* THE EXERCISE:
Count the lines in the listing below that contain the string "items", treating uppercase and lowercase as different, and give only that number.

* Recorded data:
┌────────

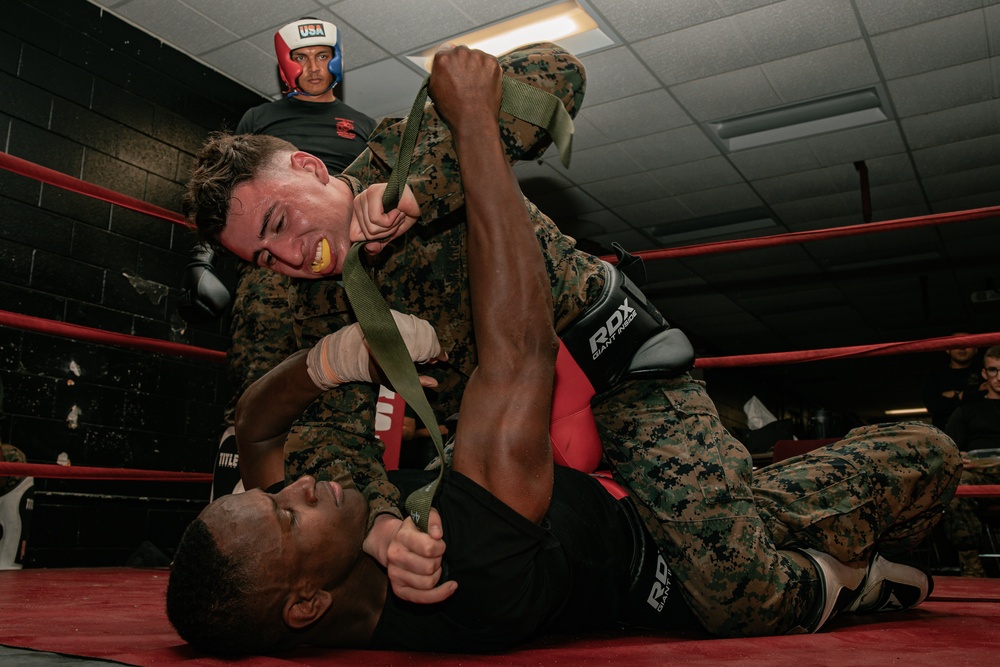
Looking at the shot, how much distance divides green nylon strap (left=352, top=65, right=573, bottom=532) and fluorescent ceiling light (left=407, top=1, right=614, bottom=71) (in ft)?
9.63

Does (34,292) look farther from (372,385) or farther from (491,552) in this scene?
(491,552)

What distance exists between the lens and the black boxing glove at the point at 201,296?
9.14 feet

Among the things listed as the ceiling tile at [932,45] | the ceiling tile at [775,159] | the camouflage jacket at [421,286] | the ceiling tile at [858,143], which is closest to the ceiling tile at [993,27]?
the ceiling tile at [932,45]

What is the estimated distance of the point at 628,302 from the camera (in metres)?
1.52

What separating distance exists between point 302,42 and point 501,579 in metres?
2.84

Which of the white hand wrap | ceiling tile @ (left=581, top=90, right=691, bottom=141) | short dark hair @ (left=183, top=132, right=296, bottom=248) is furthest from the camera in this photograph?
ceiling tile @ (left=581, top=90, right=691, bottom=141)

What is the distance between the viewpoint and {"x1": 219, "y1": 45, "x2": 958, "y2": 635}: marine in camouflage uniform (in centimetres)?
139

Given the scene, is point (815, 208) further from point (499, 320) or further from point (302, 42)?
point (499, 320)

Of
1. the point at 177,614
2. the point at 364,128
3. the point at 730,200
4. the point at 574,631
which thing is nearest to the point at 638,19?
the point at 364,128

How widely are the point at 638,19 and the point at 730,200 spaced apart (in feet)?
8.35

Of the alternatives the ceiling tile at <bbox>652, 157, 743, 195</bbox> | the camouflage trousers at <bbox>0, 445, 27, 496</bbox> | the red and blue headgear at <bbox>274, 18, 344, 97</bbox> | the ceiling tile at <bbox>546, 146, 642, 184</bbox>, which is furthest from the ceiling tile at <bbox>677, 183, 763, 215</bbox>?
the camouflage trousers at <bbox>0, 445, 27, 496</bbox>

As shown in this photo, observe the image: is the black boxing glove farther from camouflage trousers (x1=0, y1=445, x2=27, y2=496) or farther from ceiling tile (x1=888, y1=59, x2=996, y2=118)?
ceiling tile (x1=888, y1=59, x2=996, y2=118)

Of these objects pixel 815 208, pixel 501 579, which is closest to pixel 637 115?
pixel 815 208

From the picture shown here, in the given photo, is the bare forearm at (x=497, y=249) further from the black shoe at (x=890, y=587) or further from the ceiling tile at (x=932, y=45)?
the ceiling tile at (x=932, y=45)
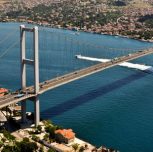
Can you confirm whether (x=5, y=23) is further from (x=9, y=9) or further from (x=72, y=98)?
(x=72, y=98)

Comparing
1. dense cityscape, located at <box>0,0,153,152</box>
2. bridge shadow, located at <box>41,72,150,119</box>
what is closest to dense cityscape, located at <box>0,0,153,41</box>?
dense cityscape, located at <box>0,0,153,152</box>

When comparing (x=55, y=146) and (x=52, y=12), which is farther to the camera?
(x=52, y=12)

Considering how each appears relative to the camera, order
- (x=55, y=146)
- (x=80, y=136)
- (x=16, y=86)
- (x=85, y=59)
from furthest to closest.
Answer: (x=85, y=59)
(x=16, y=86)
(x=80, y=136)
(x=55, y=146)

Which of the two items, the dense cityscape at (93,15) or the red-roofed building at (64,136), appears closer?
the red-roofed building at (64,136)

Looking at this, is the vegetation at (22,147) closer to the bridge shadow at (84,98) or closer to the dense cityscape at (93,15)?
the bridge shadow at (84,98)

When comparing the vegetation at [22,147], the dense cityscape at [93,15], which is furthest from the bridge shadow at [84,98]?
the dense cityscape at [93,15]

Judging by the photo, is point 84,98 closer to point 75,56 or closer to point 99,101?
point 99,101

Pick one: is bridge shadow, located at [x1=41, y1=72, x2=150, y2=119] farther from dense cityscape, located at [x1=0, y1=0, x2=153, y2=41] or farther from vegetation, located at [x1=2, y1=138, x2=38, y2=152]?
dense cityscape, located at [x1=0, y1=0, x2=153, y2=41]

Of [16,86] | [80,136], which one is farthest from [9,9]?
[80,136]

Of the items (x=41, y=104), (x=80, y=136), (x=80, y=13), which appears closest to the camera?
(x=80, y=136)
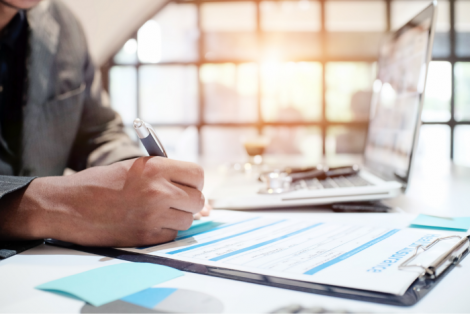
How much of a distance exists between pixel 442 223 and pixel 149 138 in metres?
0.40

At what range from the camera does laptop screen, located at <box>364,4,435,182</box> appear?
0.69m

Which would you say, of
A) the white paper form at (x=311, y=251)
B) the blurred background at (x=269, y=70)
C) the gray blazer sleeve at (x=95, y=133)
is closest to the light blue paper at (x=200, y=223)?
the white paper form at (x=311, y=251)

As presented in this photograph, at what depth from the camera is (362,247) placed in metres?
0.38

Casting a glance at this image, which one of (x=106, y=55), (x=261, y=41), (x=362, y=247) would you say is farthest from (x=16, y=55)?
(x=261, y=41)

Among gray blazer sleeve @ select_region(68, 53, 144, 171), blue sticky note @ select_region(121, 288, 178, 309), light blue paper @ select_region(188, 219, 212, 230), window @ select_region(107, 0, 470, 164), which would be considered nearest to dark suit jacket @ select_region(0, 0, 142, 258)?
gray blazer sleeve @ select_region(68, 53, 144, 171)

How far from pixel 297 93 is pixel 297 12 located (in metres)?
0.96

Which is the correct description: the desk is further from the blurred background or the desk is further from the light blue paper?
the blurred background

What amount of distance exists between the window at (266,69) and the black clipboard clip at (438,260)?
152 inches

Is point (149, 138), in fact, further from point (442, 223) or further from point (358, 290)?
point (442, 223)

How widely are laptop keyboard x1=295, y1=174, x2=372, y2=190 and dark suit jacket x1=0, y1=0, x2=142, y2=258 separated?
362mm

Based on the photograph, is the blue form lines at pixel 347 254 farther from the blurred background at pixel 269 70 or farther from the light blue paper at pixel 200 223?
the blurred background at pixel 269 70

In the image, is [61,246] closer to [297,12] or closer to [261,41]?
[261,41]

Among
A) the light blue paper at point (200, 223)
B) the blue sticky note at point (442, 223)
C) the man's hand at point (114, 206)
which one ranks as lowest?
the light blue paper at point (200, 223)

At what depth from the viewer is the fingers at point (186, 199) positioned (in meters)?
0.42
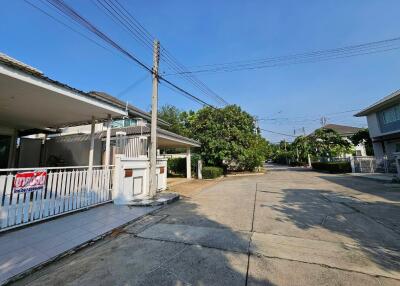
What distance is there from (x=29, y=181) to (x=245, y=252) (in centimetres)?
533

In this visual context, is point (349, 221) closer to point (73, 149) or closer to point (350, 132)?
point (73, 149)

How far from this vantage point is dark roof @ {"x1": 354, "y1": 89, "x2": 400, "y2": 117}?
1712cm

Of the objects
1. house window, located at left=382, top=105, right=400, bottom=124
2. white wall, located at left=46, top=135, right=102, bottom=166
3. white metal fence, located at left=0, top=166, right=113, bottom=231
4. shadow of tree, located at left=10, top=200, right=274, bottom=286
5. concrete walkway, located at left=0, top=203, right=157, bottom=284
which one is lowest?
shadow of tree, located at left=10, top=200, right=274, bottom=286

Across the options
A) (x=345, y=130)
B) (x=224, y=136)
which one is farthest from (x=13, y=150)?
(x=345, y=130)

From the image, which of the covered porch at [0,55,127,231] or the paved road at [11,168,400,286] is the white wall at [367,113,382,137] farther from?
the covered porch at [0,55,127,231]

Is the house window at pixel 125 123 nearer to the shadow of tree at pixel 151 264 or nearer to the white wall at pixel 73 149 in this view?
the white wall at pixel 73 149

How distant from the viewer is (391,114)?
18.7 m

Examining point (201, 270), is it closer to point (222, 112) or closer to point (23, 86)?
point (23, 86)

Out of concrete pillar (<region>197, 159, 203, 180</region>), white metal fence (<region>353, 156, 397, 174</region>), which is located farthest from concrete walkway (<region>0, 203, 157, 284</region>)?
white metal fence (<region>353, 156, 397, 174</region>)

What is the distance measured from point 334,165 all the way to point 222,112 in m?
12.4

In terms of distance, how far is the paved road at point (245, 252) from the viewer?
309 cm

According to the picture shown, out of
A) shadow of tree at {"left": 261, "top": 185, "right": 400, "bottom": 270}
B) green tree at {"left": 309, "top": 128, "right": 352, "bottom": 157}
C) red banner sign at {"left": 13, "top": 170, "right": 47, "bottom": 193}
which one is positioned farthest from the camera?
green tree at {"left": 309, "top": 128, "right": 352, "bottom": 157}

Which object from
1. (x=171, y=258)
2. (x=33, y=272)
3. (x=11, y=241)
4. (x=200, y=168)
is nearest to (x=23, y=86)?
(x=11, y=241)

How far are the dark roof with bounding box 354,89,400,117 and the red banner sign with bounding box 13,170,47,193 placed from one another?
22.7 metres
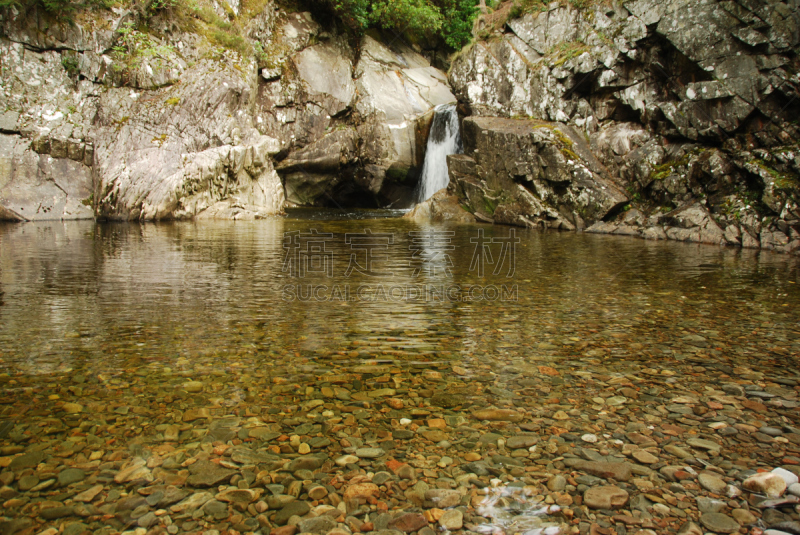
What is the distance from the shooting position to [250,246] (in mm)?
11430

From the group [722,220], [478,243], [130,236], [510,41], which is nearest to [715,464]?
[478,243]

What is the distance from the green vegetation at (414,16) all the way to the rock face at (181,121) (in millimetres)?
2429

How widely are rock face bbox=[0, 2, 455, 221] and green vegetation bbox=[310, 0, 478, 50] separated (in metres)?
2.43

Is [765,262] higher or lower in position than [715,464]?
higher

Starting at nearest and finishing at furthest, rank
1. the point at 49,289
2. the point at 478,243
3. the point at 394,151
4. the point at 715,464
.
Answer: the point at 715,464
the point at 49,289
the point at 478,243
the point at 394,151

└────────
┌────────

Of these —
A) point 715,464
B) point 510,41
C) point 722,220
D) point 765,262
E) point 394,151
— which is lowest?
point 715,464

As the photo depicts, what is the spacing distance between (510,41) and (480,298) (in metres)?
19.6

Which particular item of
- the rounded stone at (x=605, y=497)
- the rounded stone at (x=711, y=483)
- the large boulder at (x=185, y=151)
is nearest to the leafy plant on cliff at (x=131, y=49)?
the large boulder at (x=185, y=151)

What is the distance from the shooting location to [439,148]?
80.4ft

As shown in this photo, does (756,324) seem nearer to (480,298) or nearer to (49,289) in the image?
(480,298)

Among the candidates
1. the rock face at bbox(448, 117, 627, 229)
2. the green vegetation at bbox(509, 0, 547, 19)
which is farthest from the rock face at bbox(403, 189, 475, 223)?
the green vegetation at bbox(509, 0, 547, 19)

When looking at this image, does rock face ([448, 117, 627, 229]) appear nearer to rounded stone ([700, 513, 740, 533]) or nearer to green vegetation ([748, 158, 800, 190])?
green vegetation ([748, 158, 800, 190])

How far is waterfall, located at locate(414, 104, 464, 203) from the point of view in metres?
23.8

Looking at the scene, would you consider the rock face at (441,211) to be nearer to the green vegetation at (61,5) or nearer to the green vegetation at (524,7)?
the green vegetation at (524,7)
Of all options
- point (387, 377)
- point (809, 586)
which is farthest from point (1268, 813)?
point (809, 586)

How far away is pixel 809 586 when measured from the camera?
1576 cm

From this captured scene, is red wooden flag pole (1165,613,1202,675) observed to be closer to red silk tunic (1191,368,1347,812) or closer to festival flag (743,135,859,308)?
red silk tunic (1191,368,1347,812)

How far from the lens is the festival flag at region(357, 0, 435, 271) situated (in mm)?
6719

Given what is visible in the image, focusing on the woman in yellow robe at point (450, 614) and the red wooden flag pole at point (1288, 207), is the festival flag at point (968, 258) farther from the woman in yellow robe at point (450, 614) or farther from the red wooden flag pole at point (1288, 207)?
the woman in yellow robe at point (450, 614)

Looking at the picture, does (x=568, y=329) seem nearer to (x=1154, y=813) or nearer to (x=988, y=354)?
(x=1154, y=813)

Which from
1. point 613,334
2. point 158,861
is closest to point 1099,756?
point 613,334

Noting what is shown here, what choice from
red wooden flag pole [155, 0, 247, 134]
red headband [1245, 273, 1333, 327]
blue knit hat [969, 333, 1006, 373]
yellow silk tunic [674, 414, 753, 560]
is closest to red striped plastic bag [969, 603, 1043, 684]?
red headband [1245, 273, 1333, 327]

└────────
┌────────

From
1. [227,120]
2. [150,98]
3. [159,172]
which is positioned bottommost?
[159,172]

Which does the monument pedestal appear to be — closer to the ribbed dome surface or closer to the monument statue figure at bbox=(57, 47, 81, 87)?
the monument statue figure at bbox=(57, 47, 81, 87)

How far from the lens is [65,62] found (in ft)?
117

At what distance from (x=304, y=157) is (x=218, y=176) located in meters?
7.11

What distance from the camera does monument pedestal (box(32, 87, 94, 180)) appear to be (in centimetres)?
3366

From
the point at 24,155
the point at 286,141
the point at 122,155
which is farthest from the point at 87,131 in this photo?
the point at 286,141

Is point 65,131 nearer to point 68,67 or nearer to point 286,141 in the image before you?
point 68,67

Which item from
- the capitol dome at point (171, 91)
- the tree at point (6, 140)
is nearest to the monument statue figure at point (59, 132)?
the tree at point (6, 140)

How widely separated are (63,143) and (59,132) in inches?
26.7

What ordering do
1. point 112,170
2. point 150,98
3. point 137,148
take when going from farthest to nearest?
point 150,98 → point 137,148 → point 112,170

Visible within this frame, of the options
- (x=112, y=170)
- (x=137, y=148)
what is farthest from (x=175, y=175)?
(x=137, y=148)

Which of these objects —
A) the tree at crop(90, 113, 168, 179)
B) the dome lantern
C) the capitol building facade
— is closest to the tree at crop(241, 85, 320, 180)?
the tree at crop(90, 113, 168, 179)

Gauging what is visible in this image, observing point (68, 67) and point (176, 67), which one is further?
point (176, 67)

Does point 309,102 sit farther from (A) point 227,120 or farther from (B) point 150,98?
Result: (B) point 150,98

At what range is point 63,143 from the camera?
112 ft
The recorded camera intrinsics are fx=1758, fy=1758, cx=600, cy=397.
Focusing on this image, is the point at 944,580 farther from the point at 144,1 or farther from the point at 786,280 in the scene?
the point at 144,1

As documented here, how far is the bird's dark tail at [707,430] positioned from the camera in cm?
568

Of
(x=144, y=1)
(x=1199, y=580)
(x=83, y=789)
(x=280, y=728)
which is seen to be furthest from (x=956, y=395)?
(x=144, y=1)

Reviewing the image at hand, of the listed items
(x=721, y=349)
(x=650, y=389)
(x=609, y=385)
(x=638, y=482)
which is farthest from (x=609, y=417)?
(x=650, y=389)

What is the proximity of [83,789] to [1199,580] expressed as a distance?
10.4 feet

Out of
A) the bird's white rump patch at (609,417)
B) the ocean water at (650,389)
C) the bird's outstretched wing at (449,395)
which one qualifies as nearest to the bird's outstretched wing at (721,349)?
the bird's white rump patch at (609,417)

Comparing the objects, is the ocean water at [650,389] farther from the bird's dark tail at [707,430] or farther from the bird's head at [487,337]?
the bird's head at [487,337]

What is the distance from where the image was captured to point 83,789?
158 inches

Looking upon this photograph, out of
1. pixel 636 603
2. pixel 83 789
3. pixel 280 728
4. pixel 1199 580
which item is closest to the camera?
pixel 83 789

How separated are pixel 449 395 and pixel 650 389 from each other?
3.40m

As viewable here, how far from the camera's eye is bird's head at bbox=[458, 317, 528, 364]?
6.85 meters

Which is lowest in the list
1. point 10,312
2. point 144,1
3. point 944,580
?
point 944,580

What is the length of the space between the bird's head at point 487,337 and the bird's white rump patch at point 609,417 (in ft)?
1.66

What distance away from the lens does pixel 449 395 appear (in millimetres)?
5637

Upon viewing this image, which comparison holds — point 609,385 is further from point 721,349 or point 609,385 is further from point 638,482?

└────────

* WRITTEN RESPONSE:
3